Eric Dupond-Moretti fait partie de ces avocats internationalement admirés, qui deviennent une véritable référence dans leur métier : mais ce qui caractérise Dupond-Moretti, au-delà de sa connaissance parfaite du Droit et de ses analyses créatives mais rigoureuses, c’est son utilisation brillante – et implacable - de la présomption d’innocence, pierre de touche de la Justice… souvent malmenée dans les faits. La grande intelligence du film remarquable d’Antoine Raimbault, ce n’est pas seulement de confier le rôle de Dupond-Moretti au génial Olivier Gourmet, qui ajoute ici un nouveau personnage inoubliable à son extraordinaire filmographie, mais aussi de faire de "Une Intime Conviction" une démonstration parfaite de la force de ce principe… quitte à tendre au spectateur, qui ne s’y attend pas forcément, un piège particulièrement malin.

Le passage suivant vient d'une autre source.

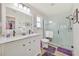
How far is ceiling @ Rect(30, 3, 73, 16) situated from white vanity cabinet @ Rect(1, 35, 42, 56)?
1.42ft

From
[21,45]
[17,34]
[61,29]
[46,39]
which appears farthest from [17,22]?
[61,29]

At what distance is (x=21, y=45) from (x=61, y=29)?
0.69m

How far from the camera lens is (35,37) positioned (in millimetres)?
1645

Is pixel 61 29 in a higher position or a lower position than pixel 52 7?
lower

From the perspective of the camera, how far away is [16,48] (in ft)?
4.94

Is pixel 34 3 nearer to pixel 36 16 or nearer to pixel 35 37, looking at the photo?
pixel 36 16

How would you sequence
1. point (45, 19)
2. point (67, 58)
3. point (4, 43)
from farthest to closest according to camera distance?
1. point (45, 19)
2. point (67, 58)
3. point (4, 43)

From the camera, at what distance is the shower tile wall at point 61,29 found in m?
1.58

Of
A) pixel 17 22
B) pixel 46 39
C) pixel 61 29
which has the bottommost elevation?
pixel 46 39

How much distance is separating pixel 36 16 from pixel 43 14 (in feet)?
0.39

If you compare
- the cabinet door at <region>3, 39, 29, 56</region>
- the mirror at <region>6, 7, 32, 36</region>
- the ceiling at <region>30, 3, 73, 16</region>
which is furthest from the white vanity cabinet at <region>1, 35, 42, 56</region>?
the ceiling at <region>30, 3, 73, 16</region>

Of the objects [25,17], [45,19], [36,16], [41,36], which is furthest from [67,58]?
[25,17]

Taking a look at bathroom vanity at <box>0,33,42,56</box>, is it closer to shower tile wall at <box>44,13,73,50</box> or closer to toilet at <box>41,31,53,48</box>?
toilet at <box>41,31,53,48</box>

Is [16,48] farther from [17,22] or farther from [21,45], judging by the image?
[17,22]
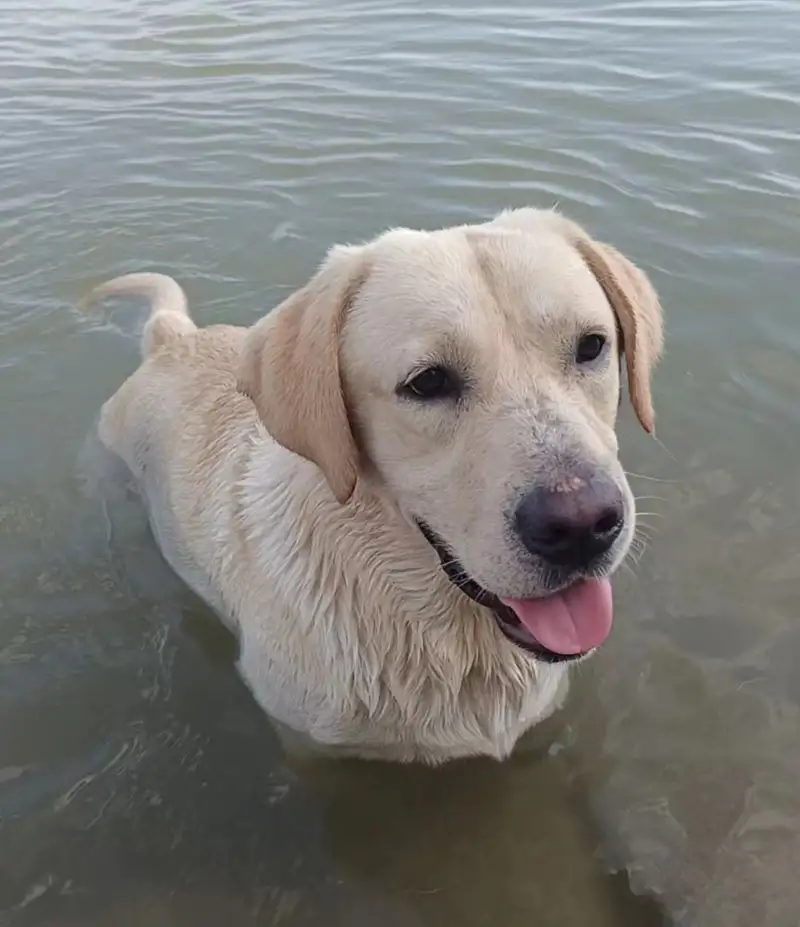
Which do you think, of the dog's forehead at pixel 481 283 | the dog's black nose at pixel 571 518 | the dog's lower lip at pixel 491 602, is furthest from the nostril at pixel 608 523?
the dog's forehead at pixel 481 283

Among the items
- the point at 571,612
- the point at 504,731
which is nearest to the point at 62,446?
the point at 504,731

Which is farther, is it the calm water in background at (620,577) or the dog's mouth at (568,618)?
the calm water in background at (620,577)

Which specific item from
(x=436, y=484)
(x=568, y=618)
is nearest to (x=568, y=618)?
(x=568, y=618)

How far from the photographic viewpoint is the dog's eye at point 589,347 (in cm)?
299

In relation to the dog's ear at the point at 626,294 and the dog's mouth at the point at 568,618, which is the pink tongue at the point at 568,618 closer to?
the dog's mouth at the point at 568,618

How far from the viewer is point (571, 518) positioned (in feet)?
8.46

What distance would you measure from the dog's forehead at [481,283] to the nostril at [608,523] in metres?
0.64

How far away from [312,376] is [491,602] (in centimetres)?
92

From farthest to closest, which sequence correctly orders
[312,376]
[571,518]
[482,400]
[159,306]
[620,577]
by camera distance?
[159,306]
[620,577]
[312,376]
[482,400]
[571,518]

Ce piège prend la forme du seul personnage de fiction de ce film - consacré au Procès d’Assises de la célèbre affaire Viguier, avec son coupable parfait, haïssable et cloué au pilori par la rumeur et par la presse : solidement incarnée par Marina Foïs, Nora porte cette fameuse « intime conviction », qui va la conduire à une plongée de plus en plus radicale, puis autodestructrice, dans le fameux procès. La conviction du personnage, la manière obstinée dont elle travaille sur les enregistrements téléphoniques mis pour la première fois à la disposition de la défense de Viguier, vont naturellement conduire le spectateur, emporté par l’énergie du film, narré et monté « à l’américaine » (c’est d’ailleurs le seul reproche objectif qu’on puisse lui faire…), à s’identifier à elle et à adhérer à ses croyances, à vouloir forcément trouver le « coupable », comme dans « un roman policier » (c’est d’ailleurs le commentaire ironique que lui fait Dupont-Moretti). Souhaitant de toutes ces forces assister à un thriller jouissif, construit sur la découverte d’indices nouveaux, sur des coups de théâtre tonitruants, etc. etc., le spectateur s’éloigne de plus en plus lui aussi des principes de la véritable Justice : comme le dit magistralement Dupond-Moretti dans sa plaidoirie finale, sommet logique du film, nous voulons « juger, pas rendre la Justice ». Et comme Nora qui assiste interloquée à la démonstration de l’impasse dans laquelle elle s’est fourvoyée, nous nous réveillons avec la gueule de bois : nous ne saurons pas la Vérité – sans doute ne la saurons-nous jamais -, mais Justice aura été rendue.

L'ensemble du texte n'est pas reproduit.